Baked Potato with Mackerel, Beetroot and Horseradish
  • 2 medium potatoes, scrubbed and pierced with a fork
  • 1 tsp olive oil
  • 50g crème fraiche reduced fat
  • 1½ tsp creamed horseradish
  • Black pepper
  • John West Wood Smoked Irish Peppered Mackerel Fillets, flaked
  • 2 cooked beetroots, chopped
  • To serve: Watercress, Lemon wedges


  1. Preheat the oven to 200˚C/180˚C fan/gas mark 6.
  2. Place the potatoes in the microwave and cook on high for 6-7 minutes, turning halfway through.
  3. Brush the potatoes all over with the oil and place in the top of the oven to bake for 25-30 minutes or until the skins are crispy but the flesh is soft.
  4. Meanwhile, in a bowl, combine the crème fraîche with the horseradish and season with black pepper.
  5. Split the potatoes open on serving plates. Add a dollop of the crème fraîche over each serving, then top with the flaked mackerel and chopped beetroot. Serve with a handful of fresh watercress on the side of each potato and some lemon wedges for squeezing over.

When it comes to maintaining a healthy heart, there are some other key foods along with fish that should be included in the diet.

“Choose lots of high-fibre foods like fruit, vegetables, and pulses. When you are having breads or cereals, always go for the wholegrain options and choose healthier fats like olive oil and rapeseed oil. Eating fruits and vegetables is one of the best ways to look after your heart – aim to eat at least five servings a day. Try to change up your main dishes regularly, by including either a form of lean meat, pulses poultry or fish.”

Plan your meals ahead of time and keep a diary of the food you eat and the activities you do. There are many healthy lower calorie ways of cooking, such as oven-baking instead of frying, or using a light cooking spray instead of oil. But, just because you are watching what you eat does not mean you need to eat the same thing every day!

Being physically active

Sarah Keogh

Being active is good for both your head and your heart, and it is recommended that we work up to at least 150 minutes (2.5 hours) of moderate-intensity exercise a week.

“Exercise plays a big role when it comes to lowering blood pressure and maintaining a healthy heart,” says Sarah.

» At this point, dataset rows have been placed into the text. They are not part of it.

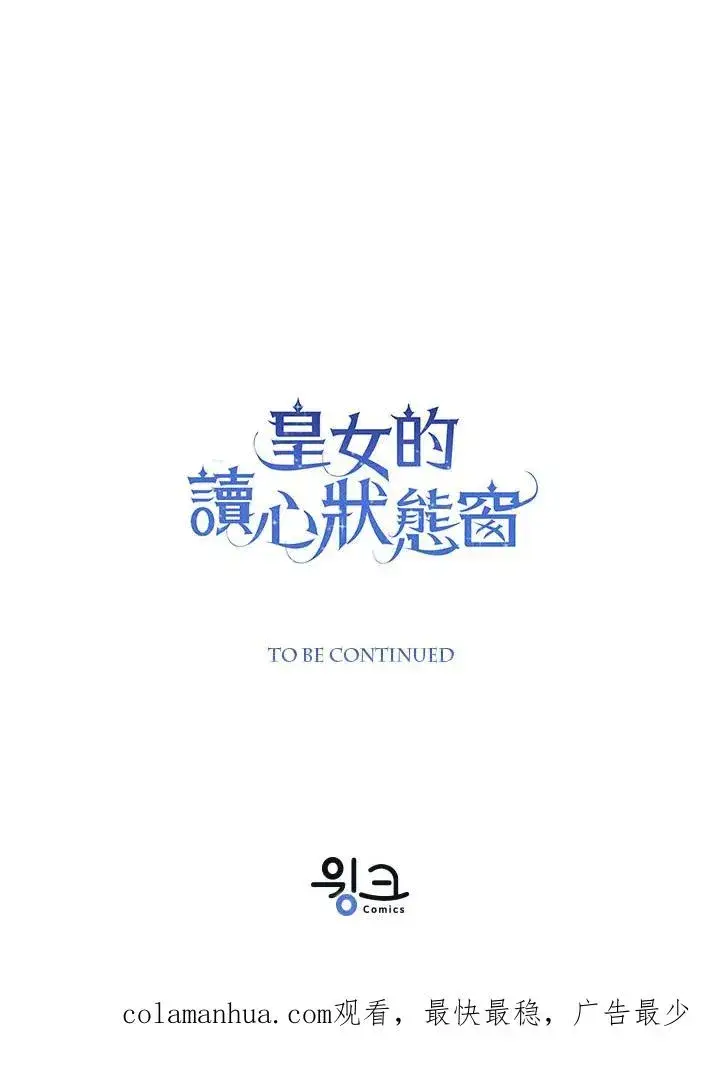 《看见状态栏的宝贝皇女》第17话图124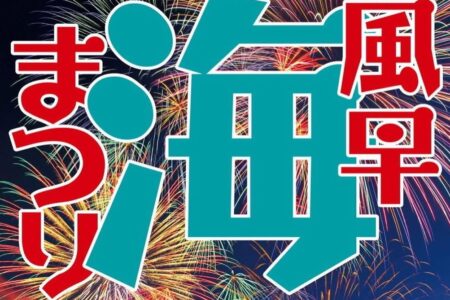 ７月２５日 午後便２ラウンド目『風早海まつり 花火大会』警戒船出港❗️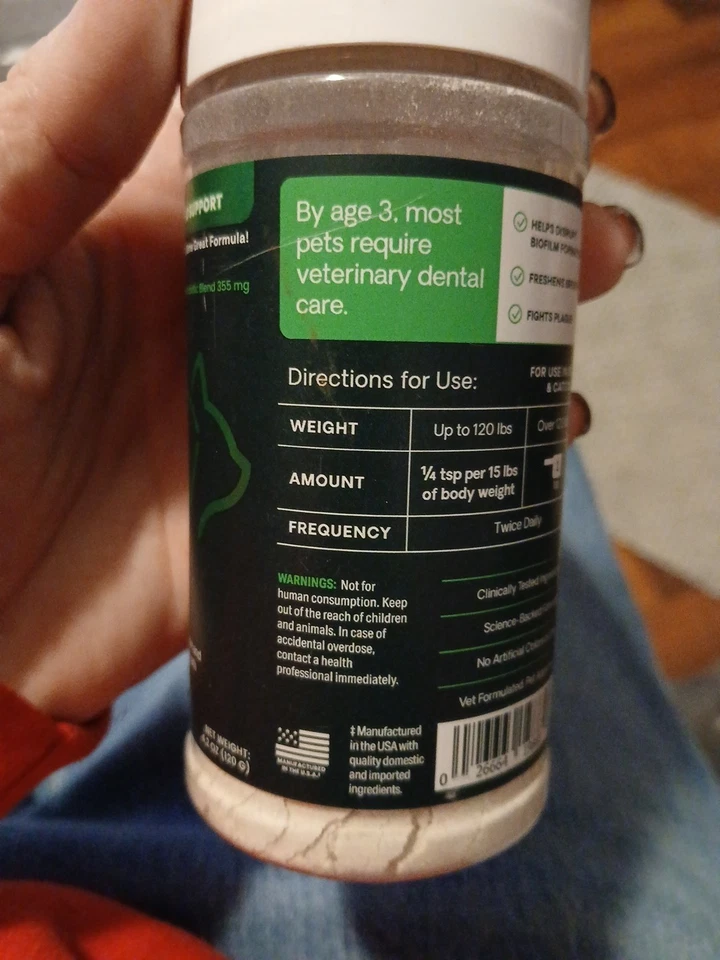 Boca Saludable, Para Todos Los Perros + Gatos, 4.2 OZ (120 G) Nuevo Y Sellado Foto 3 de 3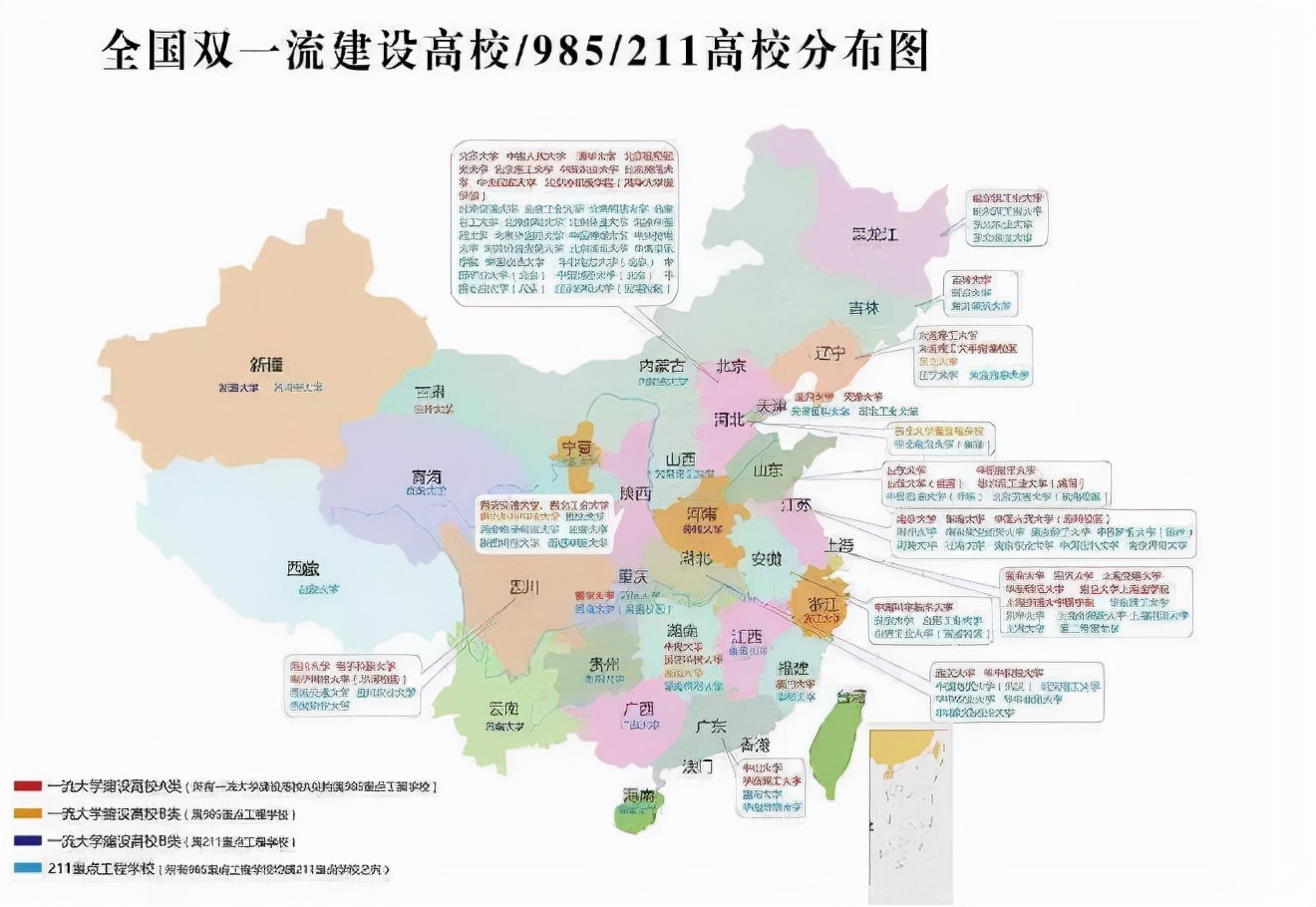 第5轮学科评估预测，东大和湖大要翻身，有望升格为A类行列？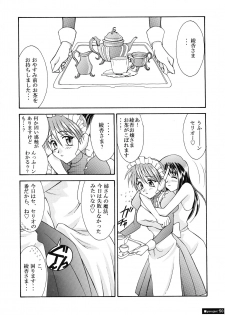 [LUCK&PLUCK!Co. (Amanomiya Haruka)] Yarujan Onnanoko. (To Heart) - page 50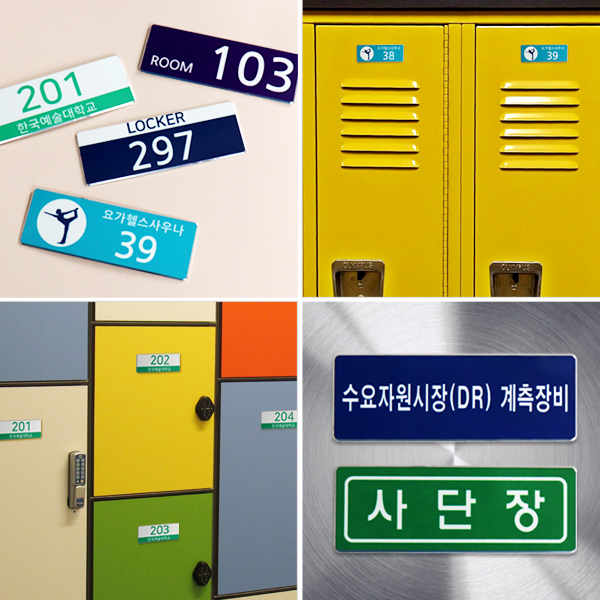 알루미늄 번호표 네임택 70x25mm 사물함 이름표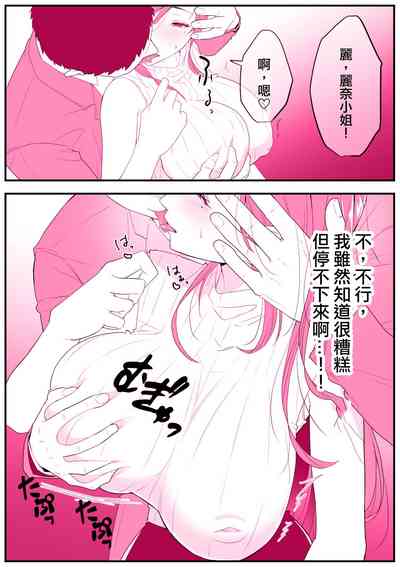 第7页图
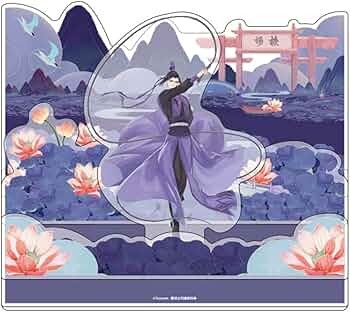 Amazon.co.jp: アニメ「魔道祖師」完結編 アクリルジオラマ 蓮花塢江澄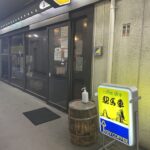 (閉店)coffee shop 駅馬車
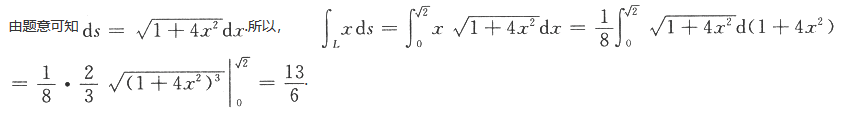 数学一,章节练习,研究生数学一真题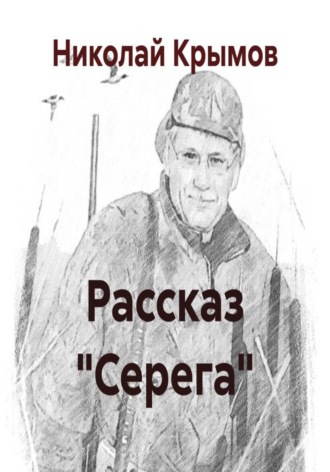 Рассказ "Серега"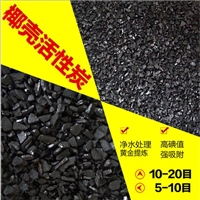 上海1-2mm椰壳活性炭 原生颗粒椰壳活性炭水过滤规格1-2mm
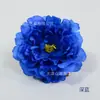 Accesorios de Disfraz para Performance de Danza de Flores de Peonía Simuladas Nuevo Tocado Pasador Decoración de Flores Linterna Estilo Antiguo Hanfu
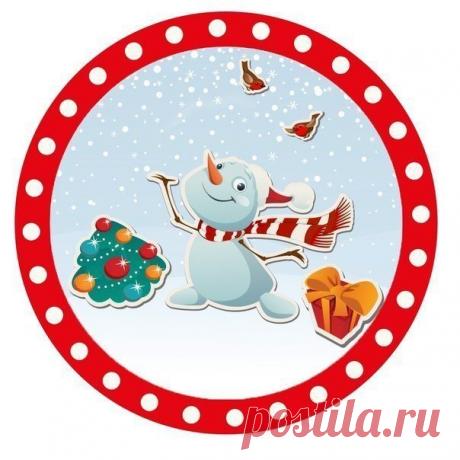 Мои закладки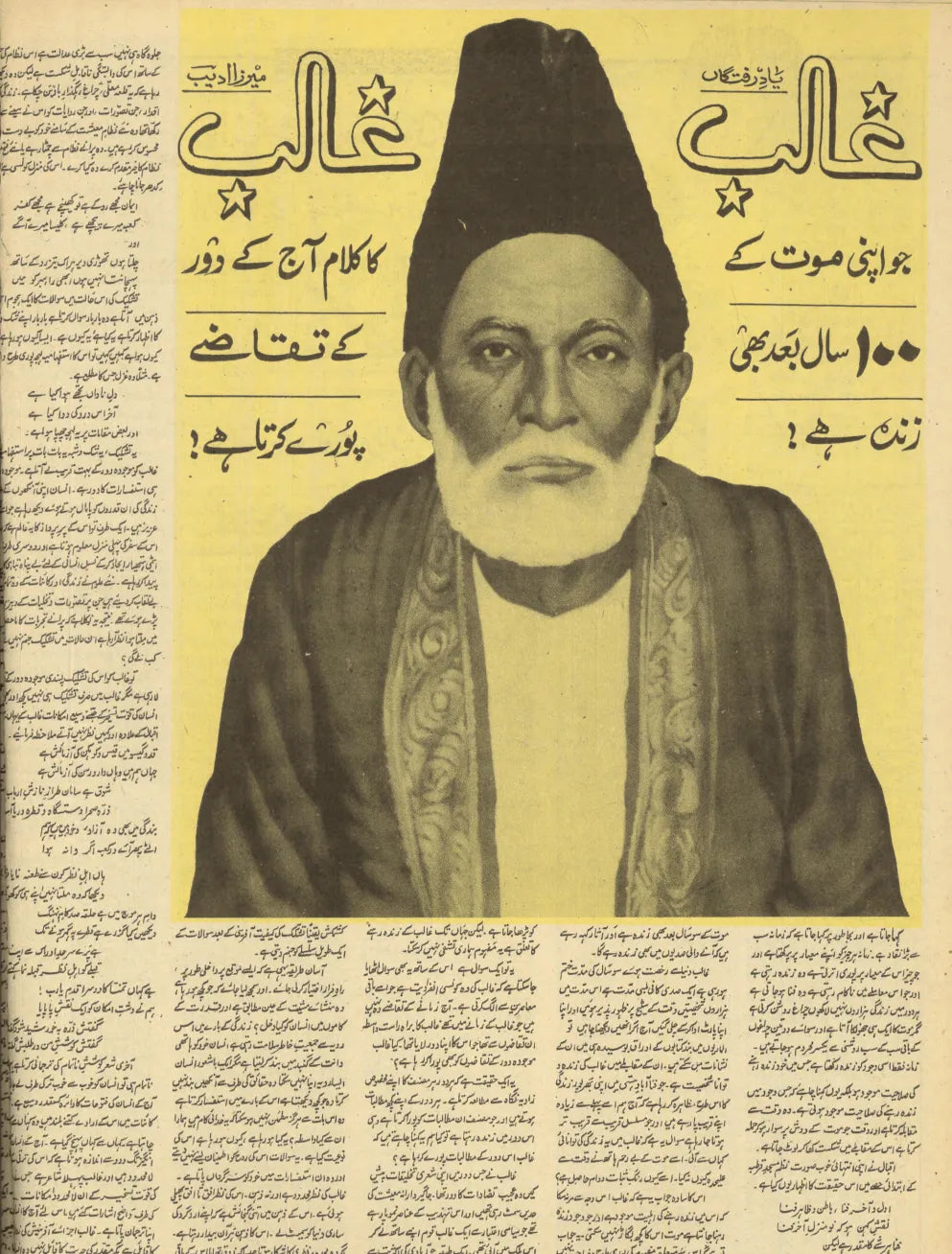 Akhbar-e-Jahan (Sep 26, 1969) - KHAJISTAN™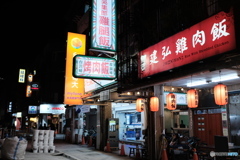 台北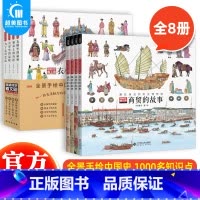 穿越时空看文明:全景手绘中国史+藏在身边的历史博物馆(全8册) [正版] 穿越时空看文明全8册全景手绘中国史藏在身边的历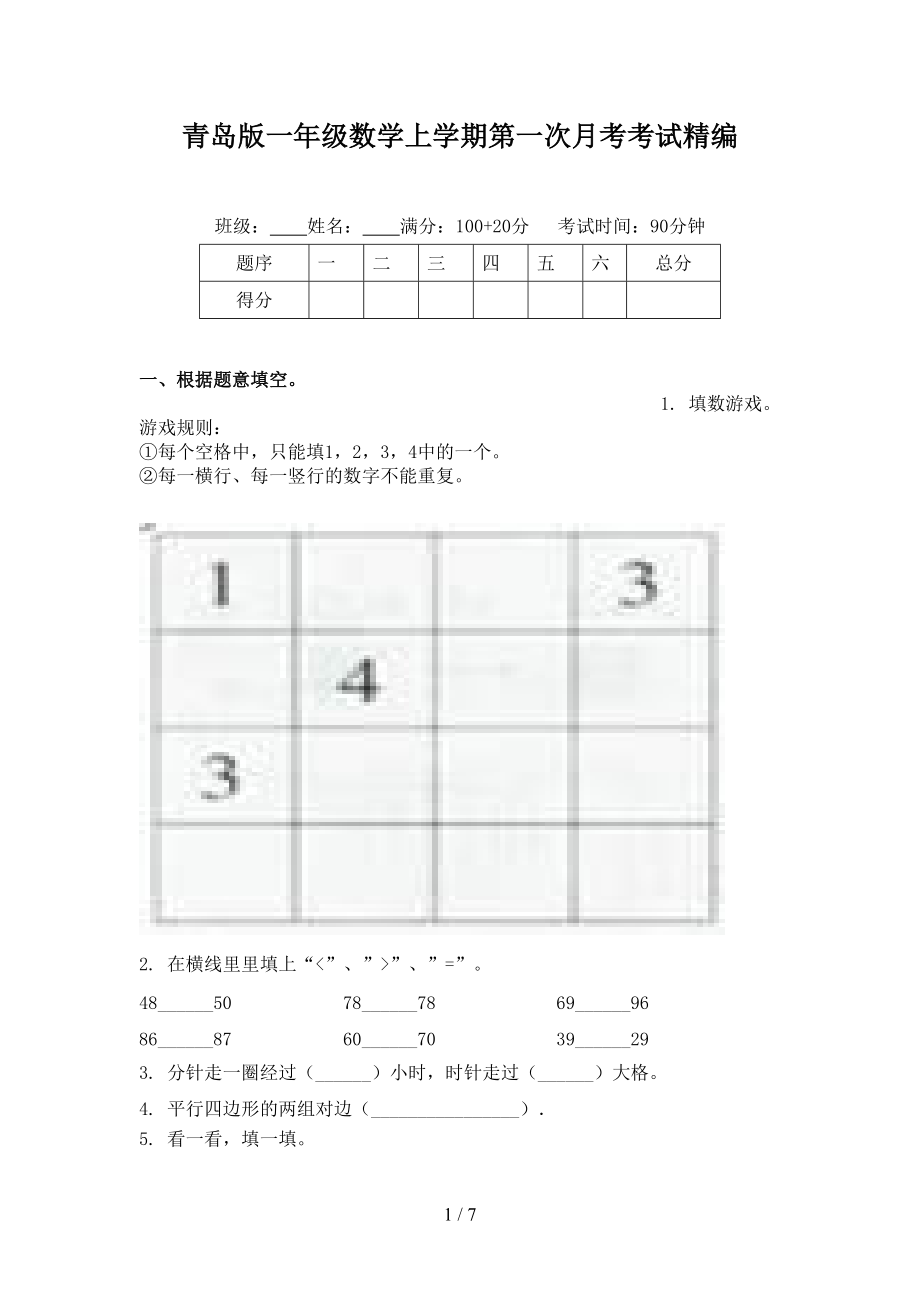 青岛版一年级数学上学期第一次月考考试精编.doc_第1页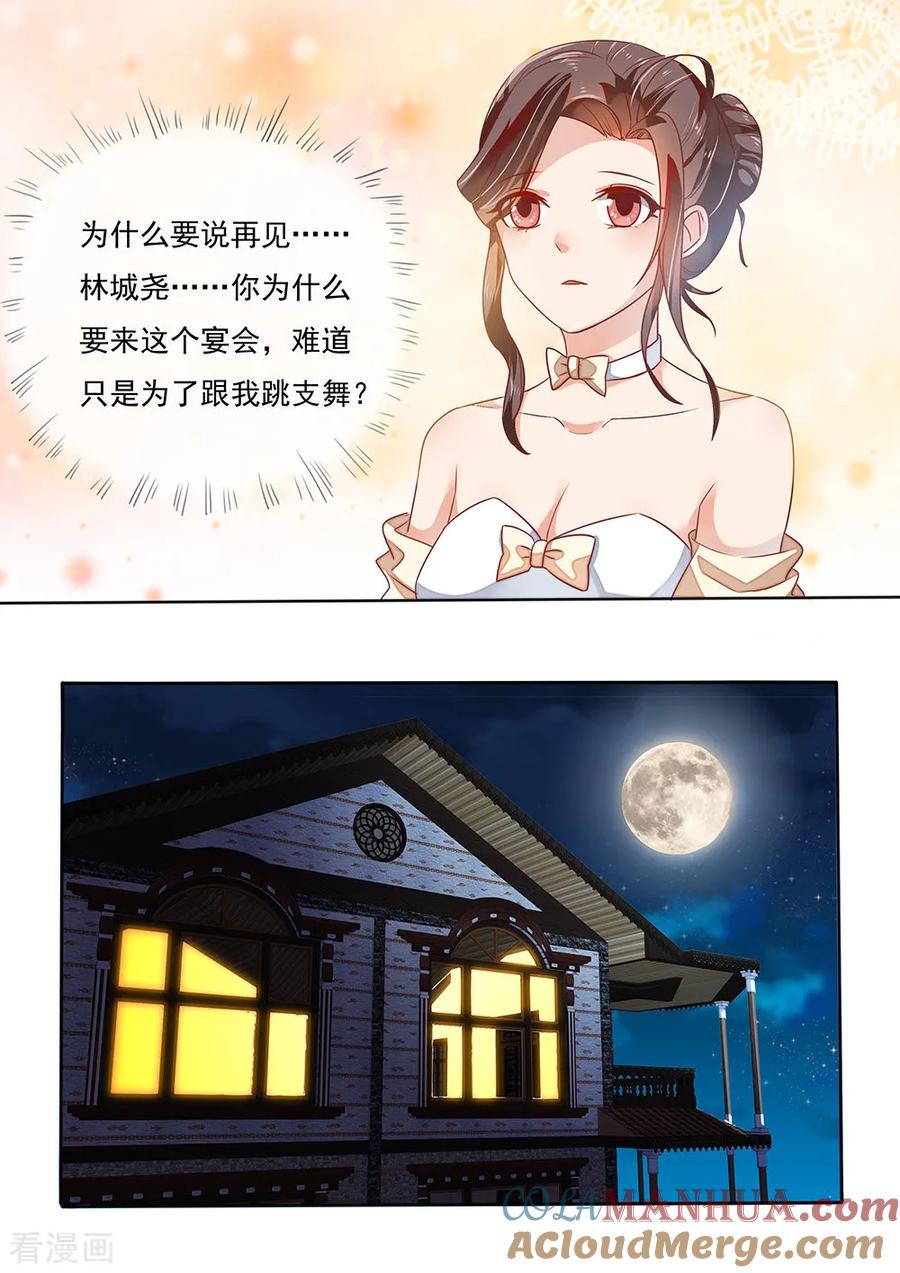 第201话-恶魔总裁的祭品新娘-酷漫（第3张）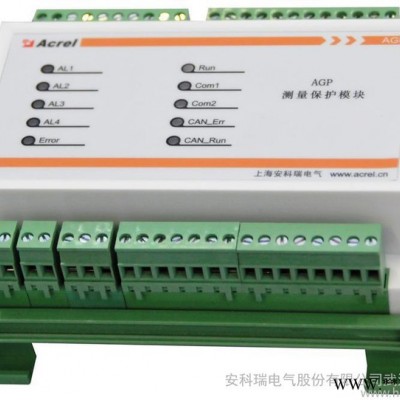 供應安科瑞AGP風力發電測量保護模塊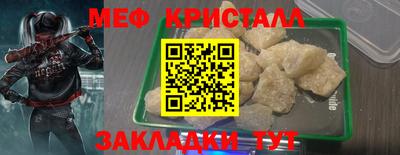 метамфетамин Краснознаменск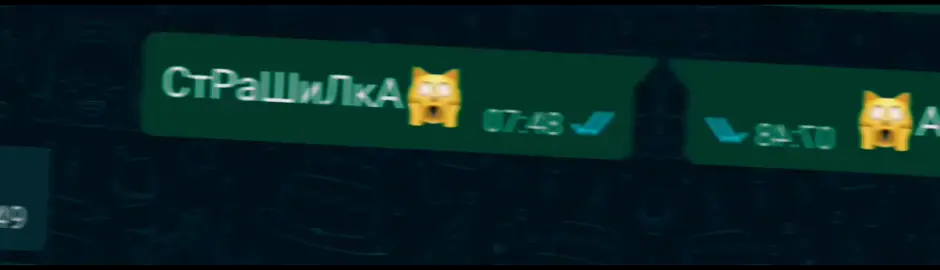 *Что писать?*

“This exercise doesn’t need to be extreme, just an activity which makes you breathe a little faster. If you enjoy going to the gym, that’s fantastic, but even a brisk walk is effective.”

Set yourself a goal that is achievable, for example walking during lunchtime, or in the evenings three times a week. Or, try joining a swimming or Zumba class with some friends. Drink water before and after your exercise session and remember to listen to your body if you feel unwell or dizzy.